THE following is the text of a statement issued by the Taoiseach, Mr Bruton, yesterday:
Mr BERTIE Ahern backed off debating with me in Cork, yet he had plenty of say in Letterkenny the day before yesterday, and plenty of space to say it, when he supplied a copy of his "pre-nuptial agreement" with the PDs to The Irish Times.
As a great fan of the satirical flights of fancy of Kevin Myers, I thought for a moment that his efforts had been transferred to the front page. But for future guidance of The Irish Times, let me point out that the Concise Oxford Dictionary defines philosophical as "being skilled in, or devoted to, philosophy or learning".
But on closer inspection, Aristotle has nothing to fear. The speech turned out to be nothing more than Fianna Fail rules for letting the PDs pretend to be in Government.

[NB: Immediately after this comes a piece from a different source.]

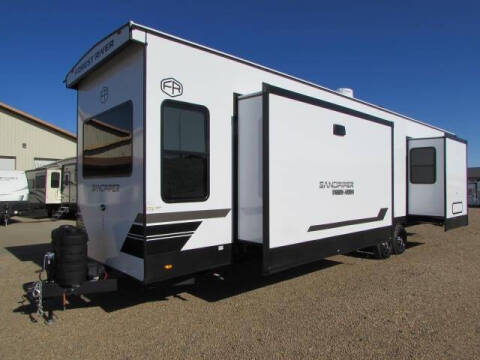 2025 Forest River SAT388JW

What has such an exalted definition to do with the drab, dreary and draconian pre-nuptial agreement which Bertie Ahern presented to the PDs and pawned off as "philosophical"?

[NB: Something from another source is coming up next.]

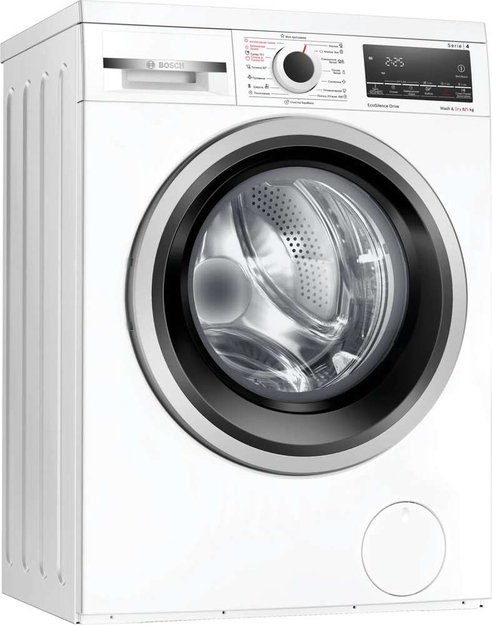 Стирально-сушильная машина Bosch WDS28460OE (preview 1)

Far from philosophy, the Letterkenny speech reads more like the marriage agreement dictated by Charlo in Roddy Doyle's drama. Mary Harney is cast in the role of the woman who walks into doors. In her case it will be the closed door of Fianna Fail policy, according to Mr Ahern.

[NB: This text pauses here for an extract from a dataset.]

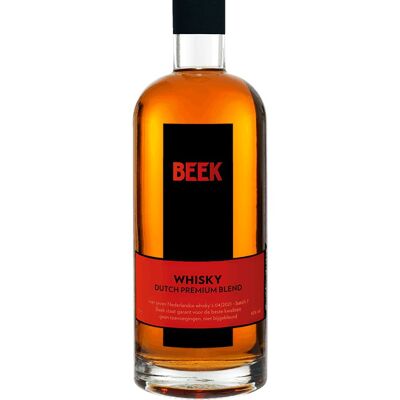 Beek Whiskey Dutch Premium Blend - 70cl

Let me spell out what Bertie Ahern was doing when he made that speech.
Basically, like any would-be bully, he was telling Mary Harney what the house rules would be from the time she gets up early in the morning to the time she goes to bed. He announced patronisingly that bigger parties in a coalition should only bring on board the "relatively non-controversial and obviously beneficial proposals of the smaller party
In other words what Mr Ahern has in mind is that his party, and his alone, will decide what is "non-controversial" and what is "beneficial", and accept only those ideas from their partners. Combine that with the PDs' non- negotiable tax demands, and you have a recipe for grudge and grievance - not government by consensus.
This is typical of Bertie Ahern's political passive/aggressive style. He sets out aspirations for the relationships to be observed by other parties but the only acceptable position is for Fianna Fail to make all the decisions, just as they did when they excluded Mary Harney from the collapsed Northern peace talks in 1992.